Study text:
----------------------------------------
Alright, let’s unravel this odd, kinda-good, very strange 2009 Draft from the Portland perspective. Here’s the final tally of Blazers picks:
As the night got started, there was a sect of Blazers fans that probably wanted to trade up for Ricky Rubio or Stephen Curry. When Rubio startlingly dropped to Minnesota at No. 5, that was the time to strike, but Kevin Pritchard wisely chose not to pay a high price for a young player that was far from a sure thing. I’m guessing they thought it just wasn’t worth it for a team that is trying to get better now, not draw out their window for contention.
But the major Blazers drama came when Ty Lawson, Darren Collison and especially Dejuan Blair started to drop to the area of the No. 22 pick. Then Lawson was picked, followed by Collison. That was fine by me, as I really didn’t want to pay guaranteed first-round money to a point-guard that probably wasn’t going to play much — at least not soon. None of the available guards were going to make an immediate impact, it just seemed like they would because, well, players get overrated just before the draft every year.
The story was Blair, the rebounding stalwart who was falling after reports about his ACL surgeries in high school surfaced. First he was trickling down the draft board, then outright falling, and then he landed right in Portland’s lap at No. 22. David Stern to the podium: “The Portland Trail Blazers select….Victor Claver.”
----------------------------------------
Dataset content:

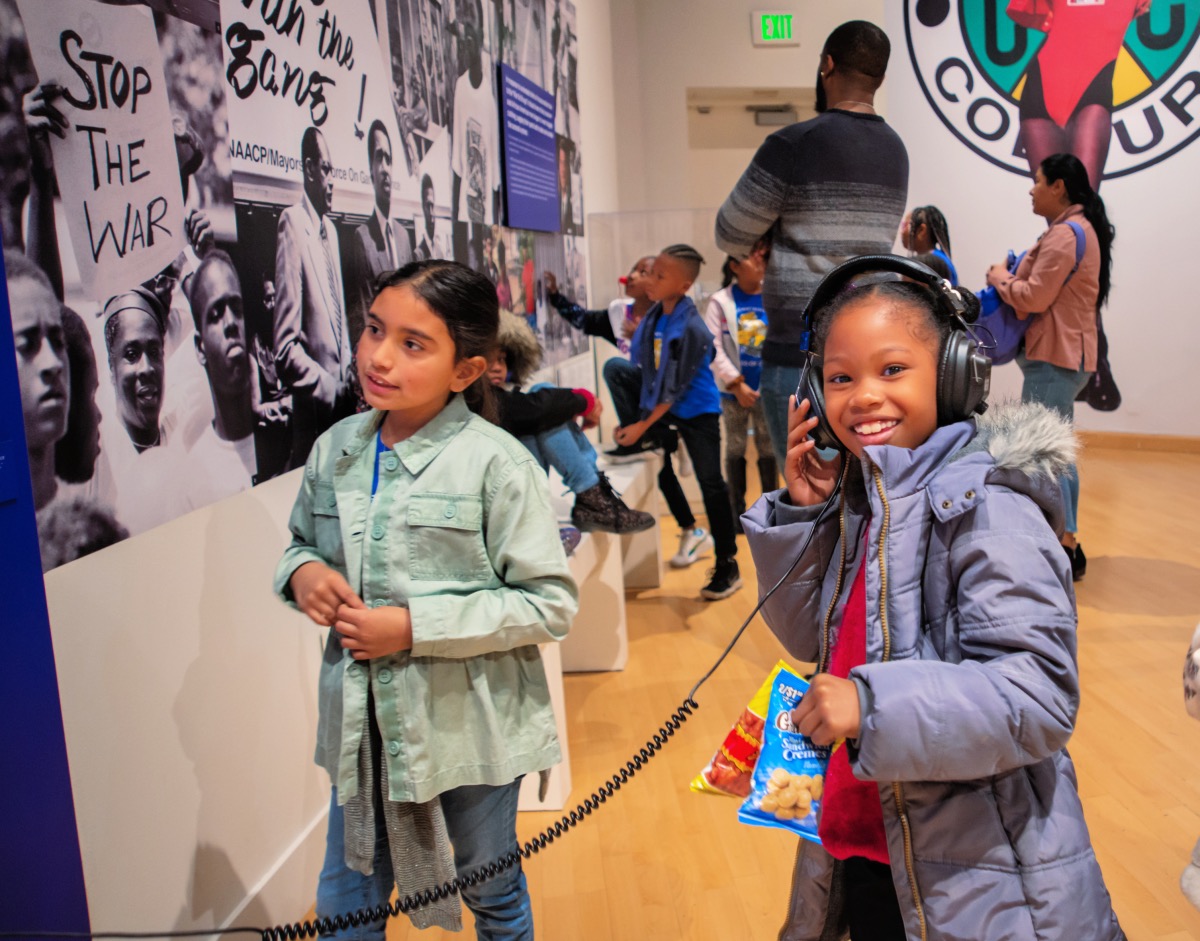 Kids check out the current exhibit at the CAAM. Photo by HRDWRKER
----------------------------------------
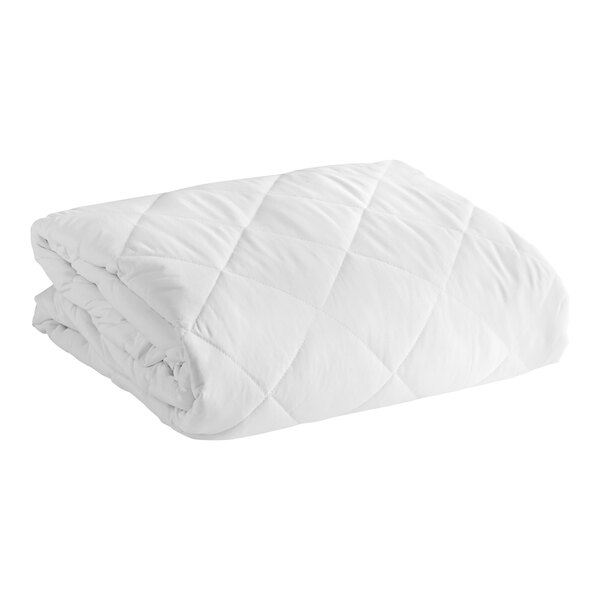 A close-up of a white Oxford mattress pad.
----------------------------------------
Problem description: Reproduce word for word the passage of the Blazers draft recap starting with "Alright, let’s unravel" and going on through "window for contention.".

Answer area:
Alright, let’s unravel this odd, kinda-good, very strange 2009 Draft from the Portland perspective. Here’s the final tally of Blazers picks:
As the night got started, there was a sect of Blazers fans that probably wanted to trade up for Ricky Rubio or Stephen Curry. When Rubio startlingly dropped to Minnesota at No. 5, that was the time to strike, but Kevin Pritchard wisely chose not to pay a high price for a young player that was far from a sure thing. I’m guessing they thought it just wasn’t worth it for a team that is trying to get better now, not draw out their window for contention.